» **TO BE DONE**:
[A] Name every person mentioned in the passage on Belgium at the 1993 Eurovision Song Contest.
[B] Pick up the passage on Belgium at the 1993 Eurovision Song Contest after its last sentence and write the next part.

» **EXTRACT PROVIDED**:
◇ ◇ ◇ ◇
Belgium was represented by Barbara Dex at the Eurovision Song Contest 1993, which took place in Millstreet, Ireland, performing "Iemand als jij". Dex was the winner of the Flemish national final for the contest, Eurosong '93.

Before Eurovision

Eurosong '93 
Flemish broadcaster Belgische Radio- en Televisieomroep Nederlandstalige Uitzendingen (BRTN) was in charge of preparations for the Belgian entry for the 1993 Contest. BRTN held a national final to select the entry for the Contest, consisting of four semi-finals leading up to a grand final on 6 March 1993. The shows were held in Knokke Casino, hosted by Alexandra Potvin and Hans Otten.

Semi-finals
Four semi-finals were held in February 1993 to select the 12 finalists for the Belgian final. 10 songs competed in each semi-final, with the top 3 songs, selected by an expert jury, progressing to the final.
◇ ◇ ◇ ◇
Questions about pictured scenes
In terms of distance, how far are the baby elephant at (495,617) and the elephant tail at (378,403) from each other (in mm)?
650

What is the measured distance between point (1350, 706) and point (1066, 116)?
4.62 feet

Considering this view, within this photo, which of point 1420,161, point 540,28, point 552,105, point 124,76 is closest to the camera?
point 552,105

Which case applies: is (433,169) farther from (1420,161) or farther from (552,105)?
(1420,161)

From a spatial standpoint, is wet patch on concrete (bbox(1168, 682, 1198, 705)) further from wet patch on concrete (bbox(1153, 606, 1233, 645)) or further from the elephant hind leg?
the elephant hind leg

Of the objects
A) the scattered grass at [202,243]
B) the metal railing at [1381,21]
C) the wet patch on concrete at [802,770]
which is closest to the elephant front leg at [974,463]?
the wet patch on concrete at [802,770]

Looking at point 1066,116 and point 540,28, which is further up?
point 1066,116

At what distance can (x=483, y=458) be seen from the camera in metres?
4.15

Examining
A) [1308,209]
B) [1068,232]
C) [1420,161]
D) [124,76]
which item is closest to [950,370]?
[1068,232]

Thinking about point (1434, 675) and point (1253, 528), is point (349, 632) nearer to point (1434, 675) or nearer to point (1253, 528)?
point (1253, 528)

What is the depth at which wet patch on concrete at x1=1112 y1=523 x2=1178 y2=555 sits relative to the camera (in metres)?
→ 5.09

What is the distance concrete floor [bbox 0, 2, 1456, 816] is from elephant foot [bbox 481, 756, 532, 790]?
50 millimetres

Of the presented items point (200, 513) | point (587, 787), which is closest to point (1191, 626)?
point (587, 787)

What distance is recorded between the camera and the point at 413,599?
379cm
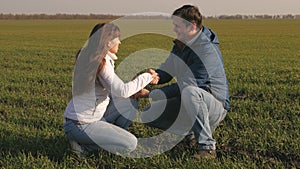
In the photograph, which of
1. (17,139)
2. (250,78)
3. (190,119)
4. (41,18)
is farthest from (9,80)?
(41,18)

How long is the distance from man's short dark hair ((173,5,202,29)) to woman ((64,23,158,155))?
703 mm

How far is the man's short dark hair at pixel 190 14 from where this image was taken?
13.8ft

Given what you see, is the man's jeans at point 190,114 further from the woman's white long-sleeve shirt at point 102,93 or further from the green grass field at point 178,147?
the woman's white long-sleeve shirt at point 102,93

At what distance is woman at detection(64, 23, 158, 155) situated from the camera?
3971 millimetres

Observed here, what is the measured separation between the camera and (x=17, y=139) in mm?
4805

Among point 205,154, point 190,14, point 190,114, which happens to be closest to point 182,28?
point 190,14

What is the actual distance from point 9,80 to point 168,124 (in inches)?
232

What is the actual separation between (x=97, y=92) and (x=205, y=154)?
1309 mm

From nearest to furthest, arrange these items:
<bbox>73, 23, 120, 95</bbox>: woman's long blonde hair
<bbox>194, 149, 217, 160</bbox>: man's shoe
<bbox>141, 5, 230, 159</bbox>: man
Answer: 1. <bbox>73, 23, 120, 95</bbox>: woman's long blonde hair
2. <bbox>194, 149, 217, 160</bbox>: man's shoe
3. <bbox>141, 5, 230, 159</bbox>: man

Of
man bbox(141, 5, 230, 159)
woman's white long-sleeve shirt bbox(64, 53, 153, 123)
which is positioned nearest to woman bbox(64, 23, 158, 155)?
woman's white long-sleeve shirt bbox(64, 53, 153, 123)

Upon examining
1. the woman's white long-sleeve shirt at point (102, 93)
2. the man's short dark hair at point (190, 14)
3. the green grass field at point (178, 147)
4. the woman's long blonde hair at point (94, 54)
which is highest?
the man's short dark hair at point (190, 14)

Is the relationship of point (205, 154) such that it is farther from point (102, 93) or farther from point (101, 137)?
point (102, 93)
◇ ◇ ◇ ◇
» **SOLVED PROBLEMS**:
[A] Barbara Dex, Alexandra Potvin, Hans Otten

[B]
Final
The final of the contest was held on 6 March 1993, where the winner of the Contest was selected from the 12 semi-final qualifiers by six juries: five regional juries and one expert jury. The final winner was Barbara Dex with "Iemand als jij".

Voting

At Eurovision 
On the night of the final Dex performed 7th in the running order, following Greece and preceding Malta. Her performance became infamous due to her see-through dress, which she made herself. At the close of the voting "Iemand als jij" had received 3 points, placing Belgium 25th and last, relegating the country from taking part in the 1994 Contest.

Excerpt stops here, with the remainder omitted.